**Exercice proposé A**
Réécrivez les lignes des enregistrements comprises entre celle qui contient « The underlying image » et celle qui contient « What separation exists », incluses, en remplaçant « separation » par « distance » sans rien modifier d'autre.

**Texte extrait**
C’est l’un des engagements de campagne du président de la République : la récupération de l’argent détourné par de hauts responsables indélicats de la «Issaba», avec la complicité d’une clientèle d’opérateurs économiques qui a profité des largesses de l’administration pour saigner les caisses de l’Etat. Le Président Tebboune passe à l‘acte, et ordonne la création d’un Fonds devant accueillir les biens détournés et confisqués en vertu de décisions de Justice dans le cadre des affaires de lutte contre la corruption. Le Président à toujours signifié que les biens ou argent détournés sont une préoccupation majeure et que ce dossier reste l’un de ses objectifs essentiels. Mais que la récupération des fonds détournés vers l’étranger, était tributaire par le prononcé de jugements définitifs dans les affaires intentées à l’encontre des auteurs qui, a-t-il, ajouté, «devront, un jour, dévoiler les emplacements secrets de ces fonds.
Par Réda Hadi
La récupération de ces fonds reste le nœud gordien pour une paix sociale et durable dans notre pays et que Tebboune tient absolument à démêler. Dès son élection, le Président a annoncé que «ces fonds seront indubitablement récupérés et ça se fera par le biais de la Justice». En ce sens, ce sont principalement les biens se trouvant en France qui sont convoités. Pour cela, la justice algérienne a demandé l’aide de la Justice française afin d’établir le patrimoine réel d’une dizaine de ses ressortissants.
Tebboune a affirmé, surtout, que «pour ce qui est de la récupération des fonds détournés, nous sommes dans l’attente du feu vert de la Justice qui n’a pas encore statué sur tous les dossiers et établi les montants détournés. Les fonds détournés se trouvent à l’intérieur du pays ainsi que dans d’autres endroits, comme à Genève, ou dissimulés dans des pays réputés pour leurs facilitations fiscales. Une fois ces dossiers définitivement clos par la Justice, nous allons entamer les procédures nécessaires, soit par le biais d’avocats algériens ou étrangers, ou par l’activation des conventions conclues avec ces pays. Ces fonds seront indubitablement récupérés et ça se fera par le biais de la Justice».

**Enregistrements fournis**
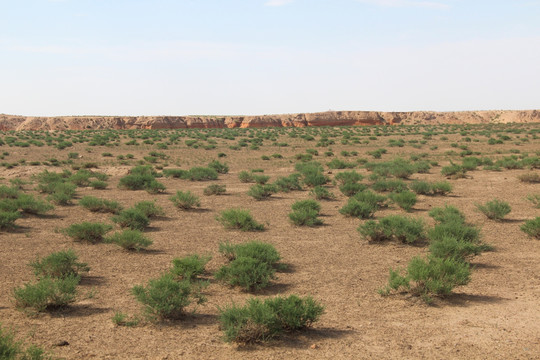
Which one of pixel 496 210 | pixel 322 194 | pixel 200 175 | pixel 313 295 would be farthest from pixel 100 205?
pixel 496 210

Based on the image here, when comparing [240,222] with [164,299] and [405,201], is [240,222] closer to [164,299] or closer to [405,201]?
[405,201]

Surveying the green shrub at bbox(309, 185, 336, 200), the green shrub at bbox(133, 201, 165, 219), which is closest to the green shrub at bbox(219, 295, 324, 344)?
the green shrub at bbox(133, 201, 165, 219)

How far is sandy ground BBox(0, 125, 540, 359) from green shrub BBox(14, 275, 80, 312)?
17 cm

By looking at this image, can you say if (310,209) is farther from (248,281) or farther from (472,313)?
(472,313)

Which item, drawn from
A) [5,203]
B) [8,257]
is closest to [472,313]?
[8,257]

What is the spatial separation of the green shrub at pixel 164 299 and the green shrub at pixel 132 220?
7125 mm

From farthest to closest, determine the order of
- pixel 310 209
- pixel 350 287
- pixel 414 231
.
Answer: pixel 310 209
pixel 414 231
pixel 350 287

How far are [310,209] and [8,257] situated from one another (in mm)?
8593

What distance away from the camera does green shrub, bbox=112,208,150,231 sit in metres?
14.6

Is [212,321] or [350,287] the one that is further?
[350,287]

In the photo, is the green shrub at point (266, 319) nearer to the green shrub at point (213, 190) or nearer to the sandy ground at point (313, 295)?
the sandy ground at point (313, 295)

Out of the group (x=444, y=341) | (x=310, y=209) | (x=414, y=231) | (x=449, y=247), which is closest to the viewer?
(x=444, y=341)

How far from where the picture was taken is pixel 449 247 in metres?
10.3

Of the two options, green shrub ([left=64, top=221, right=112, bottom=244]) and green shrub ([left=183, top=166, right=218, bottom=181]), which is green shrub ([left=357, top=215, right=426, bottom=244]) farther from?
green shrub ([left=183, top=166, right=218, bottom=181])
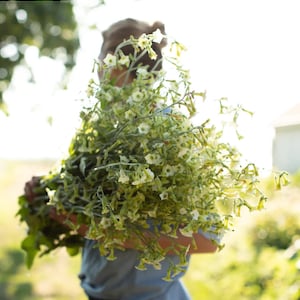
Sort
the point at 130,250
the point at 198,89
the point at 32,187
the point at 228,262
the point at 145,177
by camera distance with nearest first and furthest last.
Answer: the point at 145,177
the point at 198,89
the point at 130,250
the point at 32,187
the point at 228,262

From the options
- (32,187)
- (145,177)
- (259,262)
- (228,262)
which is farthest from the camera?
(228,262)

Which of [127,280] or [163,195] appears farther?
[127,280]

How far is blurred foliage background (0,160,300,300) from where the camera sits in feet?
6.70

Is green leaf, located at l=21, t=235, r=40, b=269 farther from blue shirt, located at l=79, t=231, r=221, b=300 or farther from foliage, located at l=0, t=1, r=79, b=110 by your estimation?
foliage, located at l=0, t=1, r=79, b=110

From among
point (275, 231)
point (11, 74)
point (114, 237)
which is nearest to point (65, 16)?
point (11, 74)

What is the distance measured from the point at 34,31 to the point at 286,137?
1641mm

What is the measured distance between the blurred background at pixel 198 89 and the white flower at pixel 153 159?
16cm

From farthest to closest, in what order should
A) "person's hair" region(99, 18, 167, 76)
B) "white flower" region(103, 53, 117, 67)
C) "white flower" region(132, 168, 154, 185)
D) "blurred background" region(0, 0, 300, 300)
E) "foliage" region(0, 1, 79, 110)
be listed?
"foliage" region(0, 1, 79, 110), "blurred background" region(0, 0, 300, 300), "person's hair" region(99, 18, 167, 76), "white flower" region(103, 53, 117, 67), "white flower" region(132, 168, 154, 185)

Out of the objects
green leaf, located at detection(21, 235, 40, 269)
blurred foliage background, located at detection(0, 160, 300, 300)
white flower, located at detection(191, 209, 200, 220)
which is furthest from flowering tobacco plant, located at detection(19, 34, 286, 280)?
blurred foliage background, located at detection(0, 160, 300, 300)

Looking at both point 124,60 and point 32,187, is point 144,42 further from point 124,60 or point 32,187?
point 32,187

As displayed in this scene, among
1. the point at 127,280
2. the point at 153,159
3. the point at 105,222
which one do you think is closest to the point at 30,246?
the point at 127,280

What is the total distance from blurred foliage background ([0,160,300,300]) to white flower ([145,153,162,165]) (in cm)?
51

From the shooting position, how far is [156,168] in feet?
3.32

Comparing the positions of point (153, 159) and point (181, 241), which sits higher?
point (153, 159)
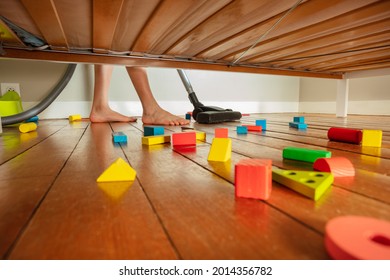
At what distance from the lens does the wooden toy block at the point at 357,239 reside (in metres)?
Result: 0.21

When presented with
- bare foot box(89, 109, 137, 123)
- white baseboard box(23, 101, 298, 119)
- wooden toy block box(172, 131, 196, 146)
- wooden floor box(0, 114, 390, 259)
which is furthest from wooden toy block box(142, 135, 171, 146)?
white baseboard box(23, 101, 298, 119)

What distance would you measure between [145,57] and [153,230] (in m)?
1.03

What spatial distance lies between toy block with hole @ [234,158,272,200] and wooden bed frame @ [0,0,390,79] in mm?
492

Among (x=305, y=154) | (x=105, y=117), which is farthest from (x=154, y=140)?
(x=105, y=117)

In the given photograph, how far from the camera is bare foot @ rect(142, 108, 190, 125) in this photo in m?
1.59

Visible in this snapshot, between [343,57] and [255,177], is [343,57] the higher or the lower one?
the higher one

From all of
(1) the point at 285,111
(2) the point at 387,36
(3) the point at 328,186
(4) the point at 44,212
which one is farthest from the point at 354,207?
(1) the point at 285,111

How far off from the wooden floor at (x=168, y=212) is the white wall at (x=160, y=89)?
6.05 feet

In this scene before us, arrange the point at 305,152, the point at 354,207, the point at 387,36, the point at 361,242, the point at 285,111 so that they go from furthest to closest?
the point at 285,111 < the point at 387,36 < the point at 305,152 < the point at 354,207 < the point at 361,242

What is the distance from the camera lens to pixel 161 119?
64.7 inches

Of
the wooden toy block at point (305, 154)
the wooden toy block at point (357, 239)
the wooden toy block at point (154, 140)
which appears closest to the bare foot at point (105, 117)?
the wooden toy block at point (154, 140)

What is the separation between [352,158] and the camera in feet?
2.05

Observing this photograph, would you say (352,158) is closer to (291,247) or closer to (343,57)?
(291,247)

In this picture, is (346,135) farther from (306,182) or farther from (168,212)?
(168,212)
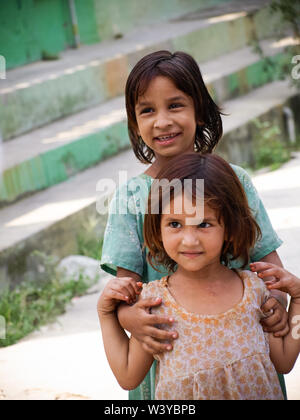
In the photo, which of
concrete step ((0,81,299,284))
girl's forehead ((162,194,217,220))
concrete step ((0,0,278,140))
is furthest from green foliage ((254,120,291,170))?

==

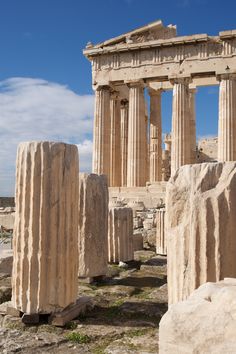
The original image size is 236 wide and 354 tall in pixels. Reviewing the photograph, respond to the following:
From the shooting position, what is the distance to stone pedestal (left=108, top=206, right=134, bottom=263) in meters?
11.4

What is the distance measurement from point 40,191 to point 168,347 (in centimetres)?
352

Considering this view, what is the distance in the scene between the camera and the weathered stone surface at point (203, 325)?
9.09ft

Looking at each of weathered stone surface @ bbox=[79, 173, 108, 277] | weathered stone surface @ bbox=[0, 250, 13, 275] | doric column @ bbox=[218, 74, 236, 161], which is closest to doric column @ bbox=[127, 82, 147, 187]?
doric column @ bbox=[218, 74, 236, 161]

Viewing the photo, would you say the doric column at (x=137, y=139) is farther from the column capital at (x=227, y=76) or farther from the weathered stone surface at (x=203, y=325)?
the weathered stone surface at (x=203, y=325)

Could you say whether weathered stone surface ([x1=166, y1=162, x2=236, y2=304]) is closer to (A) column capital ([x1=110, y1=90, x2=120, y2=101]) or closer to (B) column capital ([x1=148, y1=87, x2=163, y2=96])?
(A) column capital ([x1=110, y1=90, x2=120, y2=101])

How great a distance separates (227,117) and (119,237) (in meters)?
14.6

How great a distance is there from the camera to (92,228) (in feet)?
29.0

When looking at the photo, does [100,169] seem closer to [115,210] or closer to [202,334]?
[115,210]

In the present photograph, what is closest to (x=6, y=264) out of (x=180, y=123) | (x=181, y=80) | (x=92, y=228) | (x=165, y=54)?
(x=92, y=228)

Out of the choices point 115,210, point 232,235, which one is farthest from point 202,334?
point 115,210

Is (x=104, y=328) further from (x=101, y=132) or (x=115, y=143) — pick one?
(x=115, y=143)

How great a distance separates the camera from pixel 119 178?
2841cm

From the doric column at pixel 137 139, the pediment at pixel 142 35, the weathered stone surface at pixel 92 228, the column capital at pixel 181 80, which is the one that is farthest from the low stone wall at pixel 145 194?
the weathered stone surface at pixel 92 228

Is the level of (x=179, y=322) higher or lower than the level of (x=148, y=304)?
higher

--

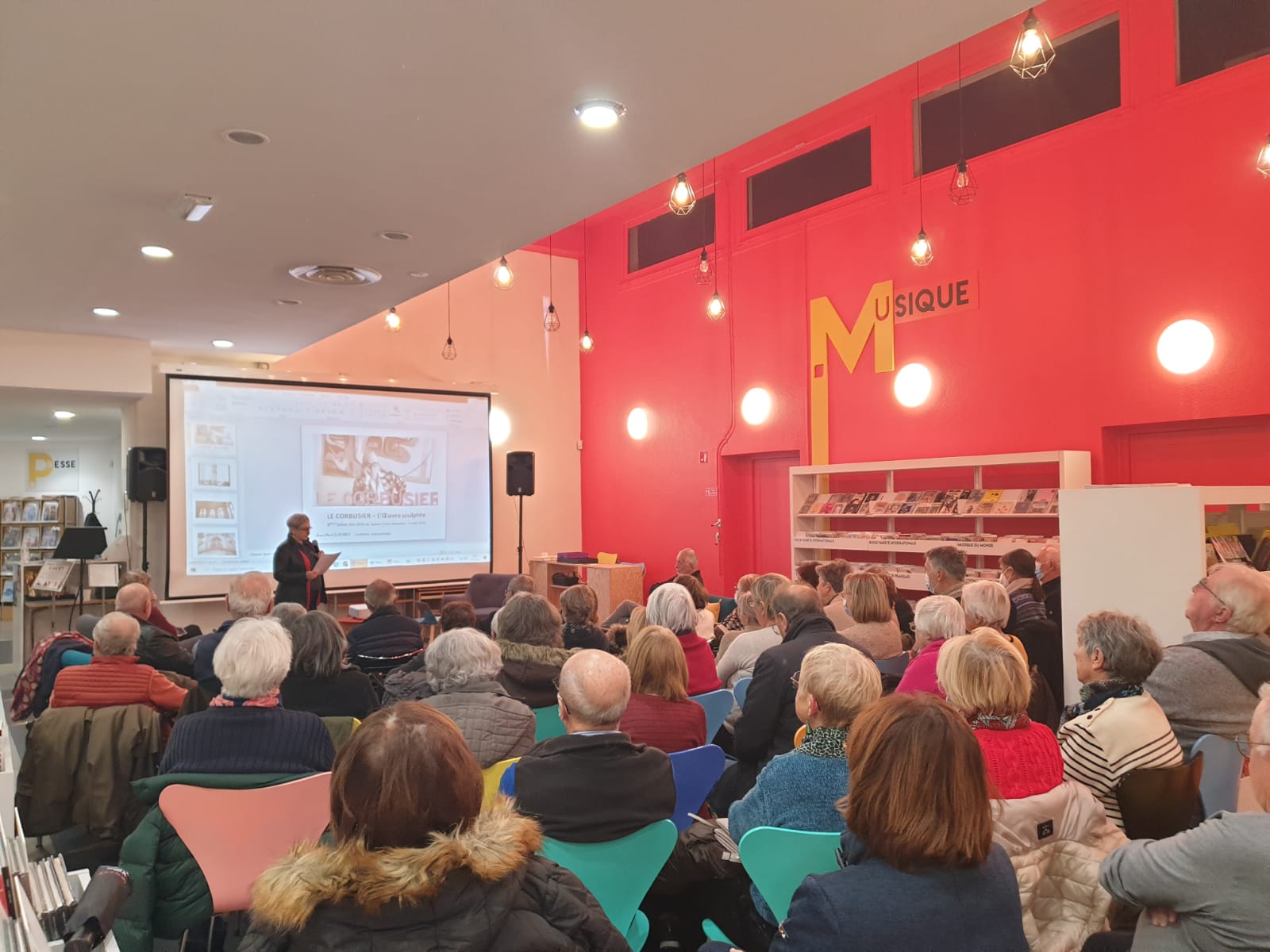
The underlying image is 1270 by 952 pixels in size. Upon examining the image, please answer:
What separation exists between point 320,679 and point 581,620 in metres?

**Exercice proposé B**
Reproduisez fidèlement le passage du texte sur la récupération des fonds détournés, de « Par Réda Hadi » à « de ses ressortissants. », bornes incluses.

**Solution proposée A**
The underlying image is 1270 by 952 pixels in size. Upon examining the image, please answer:
What distance exists between point 320,679 and point 581,620 in metres?

**Solution proposée B**
Par Réda Hadi
La récupération de ces fonds reste le nœud gordien pour une paix sociale et durable dans notre pays et que Tebboune tient absolument à démêler. Dès son élection, le Président a annoncé que «ces fonds seront indubitablement récupérés et ça se fera par le biais de la Justice». En ce sens, ce sont principalement les biens se trouvant en France qui sont convoités. Pour cela, la justice algérienne a demandé l’aide de la Justice française afin d’établir le patrimoine réel d’une dizaine de ses ressortissants.